> [SUPPLIED INFORMATION]
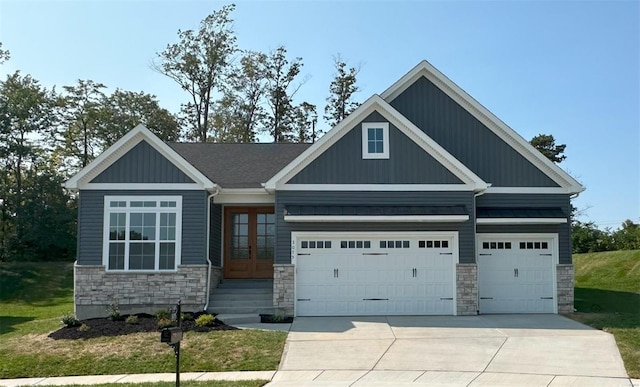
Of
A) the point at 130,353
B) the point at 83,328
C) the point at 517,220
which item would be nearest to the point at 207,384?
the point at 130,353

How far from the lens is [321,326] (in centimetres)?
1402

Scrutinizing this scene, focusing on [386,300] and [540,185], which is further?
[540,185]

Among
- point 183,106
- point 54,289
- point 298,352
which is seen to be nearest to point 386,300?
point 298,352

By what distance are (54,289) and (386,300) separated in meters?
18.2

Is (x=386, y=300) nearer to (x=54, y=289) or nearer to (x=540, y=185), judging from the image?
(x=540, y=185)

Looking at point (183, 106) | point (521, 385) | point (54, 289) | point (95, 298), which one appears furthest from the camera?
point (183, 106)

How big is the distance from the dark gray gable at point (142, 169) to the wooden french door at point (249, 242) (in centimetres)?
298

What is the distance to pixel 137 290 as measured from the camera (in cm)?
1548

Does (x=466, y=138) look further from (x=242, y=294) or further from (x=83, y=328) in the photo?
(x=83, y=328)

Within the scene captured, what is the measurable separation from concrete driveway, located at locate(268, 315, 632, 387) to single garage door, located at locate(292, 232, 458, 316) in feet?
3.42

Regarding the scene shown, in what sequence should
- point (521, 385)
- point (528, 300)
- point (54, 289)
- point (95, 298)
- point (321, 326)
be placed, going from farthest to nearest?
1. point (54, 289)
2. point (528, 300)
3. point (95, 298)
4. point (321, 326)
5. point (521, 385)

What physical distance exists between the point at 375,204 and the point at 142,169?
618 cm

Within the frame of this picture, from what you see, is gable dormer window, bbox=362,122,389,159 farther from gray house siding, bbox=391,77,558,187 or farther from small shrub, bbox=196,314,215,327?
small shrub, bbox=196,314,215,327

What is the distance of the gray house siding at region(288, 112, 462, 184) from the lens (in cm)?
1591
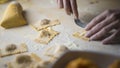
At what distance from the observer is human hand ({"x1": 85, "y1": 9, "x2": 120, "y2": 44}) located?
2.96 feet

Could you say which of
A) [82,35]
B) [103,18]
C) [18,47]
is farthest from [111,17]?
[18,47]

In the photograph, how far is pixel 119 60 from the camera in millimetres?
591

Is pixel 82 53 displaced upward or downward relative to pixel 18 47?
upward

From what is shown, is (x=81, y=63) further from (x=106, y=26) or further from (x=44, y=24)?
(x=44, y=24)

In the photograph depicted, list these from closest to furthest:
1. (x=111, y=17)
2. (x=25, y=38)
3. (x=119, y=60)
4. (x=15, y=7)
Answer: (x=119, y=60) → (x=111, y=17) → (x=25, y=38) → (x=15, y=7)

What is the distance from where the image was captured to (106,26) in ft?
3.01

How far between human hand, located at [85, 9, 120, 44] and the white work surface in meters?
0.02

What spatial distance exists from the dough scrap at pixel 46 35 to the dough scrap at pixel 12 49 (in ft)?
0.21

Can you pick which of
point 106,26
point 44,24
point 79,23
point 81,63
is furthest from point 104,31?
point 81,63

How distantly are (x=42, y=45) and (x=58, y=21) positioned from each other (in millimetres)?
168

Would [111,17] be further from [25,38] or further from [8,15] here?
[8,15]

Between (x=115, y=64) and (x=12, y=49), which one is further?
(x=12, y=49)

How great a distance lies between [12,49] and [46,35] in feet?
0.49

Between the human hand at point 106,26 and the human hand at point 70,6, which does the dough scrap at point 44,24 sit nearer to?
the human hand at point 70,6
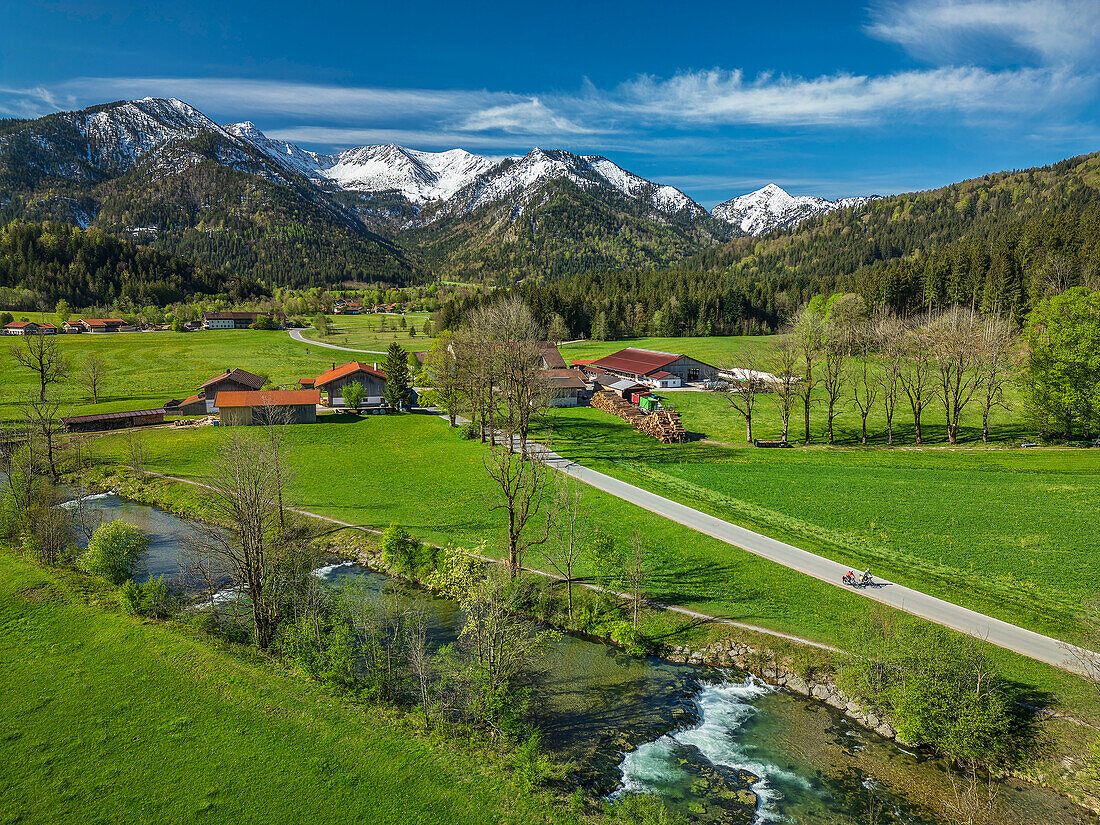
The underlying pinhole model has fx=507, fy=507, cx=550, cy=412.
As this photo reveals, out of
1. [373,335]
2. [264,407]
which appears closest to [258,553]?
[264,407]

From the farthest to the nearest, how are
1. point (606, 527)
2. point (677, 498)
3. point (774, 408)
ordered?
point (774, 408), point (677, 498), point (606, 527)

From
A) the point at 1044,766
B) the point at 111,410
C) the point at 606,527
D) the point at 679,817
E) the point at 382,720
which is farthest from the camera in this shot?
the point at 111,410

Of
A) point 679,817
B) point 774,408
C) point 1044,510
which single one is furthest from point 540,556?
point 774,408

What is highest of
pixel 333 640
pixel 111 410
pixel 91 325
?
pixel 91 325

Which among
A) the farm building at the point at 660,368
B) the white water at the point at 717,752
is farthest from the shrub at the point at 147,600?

> [GIVEN TASK] Quote the records in their entirety, keeping the wording exact and excluding pictures.

> [RESPONSE TO THIS EXERCISE]
Of
A) the point at 130,353
B) the point at 83,328
C) the point at 517,220
which item would be nearest to the point at 207,384?
the point at 130,353

How far from the lens is [321,326] (in centimetres)?
1402

Scrutinizing this scene, focusing on [386,300] and [540,185], which is further?
[540,185]

Among
- point 183,106
- point 54,289
- point 298,352
which is seen to be nearest to point 386,300?
point 298,352

By what distance are (54,289) and (386,300) separated in meters?
18.2

Is (x=386, y=300) nearer to (x=54, y=289) or nearer to (x=540, y=185), judging from the image?
(x=540, y=185)

Looking at point (183, 106) | point (521, 385) | point (54, 289) | point (95, 298), which one appears furthest from the camera?
point (183, 106)

How big is the distance from the dark gray gable at point (142, 169) to the wooden french door at point (249, 242) (in centimetres)?
298

What is the distance to pixel 137 290 as measured from the camera (in cm)?
1548

Does (x=466, y=138) look further from (x=242, y=294) or further from (x=83, y=328) in the photo?
(x=83, y=328)

Within the scene captured, what is the measurable separation from concrete driveway, located at locate(268, 315, 632, 387) to single garage door, located at locate(292, 232, 458, 316) in feet?
3.42

Regarding the scene shown, in what sequence should
- point (521, 385)
- point (528, 300)
- point (54, 289)
- point (95, 298)
- point (321, 326)
be placed, going from farthest to nearest?
1. point (54, 289)
2. point (528, 300)
3. point (95, 298)
4. point (321, 326)
5. point (521, 385)

What physical distance exists between the point at 375,204 and the point at 142,169?
618 cm

Within the frame of this picture, from what you see, is gable dormer window, bbox=362,122,389,159 farther from gray house siding, bbox=391,77,558,187 or farther from small shrub, bbox=196,314,215,327?
small shrub, bbox=196,314,215,327

What is the distance of the gray house siding at region(288, 112, 462, 184) from the lens (in cm)?
1591
At what distance from the observer is human hand ({"x1": 85, "y1": 9, "x2": 120, "y2": 44}) located?
2.96 feet

Could you say which of
A) [82,35]
B) [103,18]
C) [18,47]
is farthest from [111,17]?
[18,47]

In the photograph, how far is pixel 119 60 from the camera in millimetres?
591

Is pixel 82 53 displaced upward or downward relative to pixel 18 47?
upward

From what is shown, is (x=81, y=63) further from (x=106, y=26) or further from (x=44, y=24)?
(x=44, y=24)

In the photograph depicted, list these from closest to furthest:
1. (x=111, y=17)
2. (x=25, y=38)
3. (x=119, y=60)
4. (x=15, y=7)
Answer: (x=119, y=60) → (x=111, y=17) → (x=25, y=38) → (x=15, y=7)

What is the distance from where the image was captured to (106,26) in ft?
3.01

How far between human hand, located at [85, 9, 120, 44] and the white work surface in meters?
0.02

What spatial distance exists from the dough scrap at pixel 46 35 to the dough scrap at pixel 12 49 (in ft)?
0.21

Can you pick which of
point 106,26
point 44,24
point 79,23
point 81,63
is furthest from point 104,31?
point 81,63

How distantly are (x=42, y=45) and (x=58, y=21) positioned from each other (in millimetres)?
168

Would [111,17] be further from [25,38] or further from [8,15] here?
[8,15]

Between (x=115, y=64) and (x=12, y=49), which one is further?
(x=12, y=49)

How great a distance lies between [12,49] and [46,35] in feet?
0.49

Between the human hand at point 106,26 and the human hand at point 70,6, which does the dough scrap at point 44,24 sit nearer to?
the human hand at point 70,6
The underlying pinhole model has fx=507, fy=507, cx=550, cy=412.
As this photo reveals, out of
1. [373,335]
2. [264,407]
which appears closest to [258,553]?
[264,407]

From the farthest to the nearest, how are
1. point (606, 527)
2. point (677, 498)
3. point (774, 408)
ordered?
point (774, 408), point (677, 498), point (606, 527)

From
A) the point at 1044,766
B) the point at 111,410
C) the point at 606,527
D) the point at 679,817
E) the point at 382,720
which is farthest from the camera in this shot?
the point at 111,410

Of
A) point 679,817
B) point 774,408
C) point 1044,510
which single one is furthest from point 540,556?
point 774,408

What is highest of
pixel 333 640
pixel 111 410
pixel 91 325
?
pixel 91 325

Which among
A) the farm building at the point at 660,368
B) the white water at the point at 717,752
is farthest from the shrub at the point at 147,600?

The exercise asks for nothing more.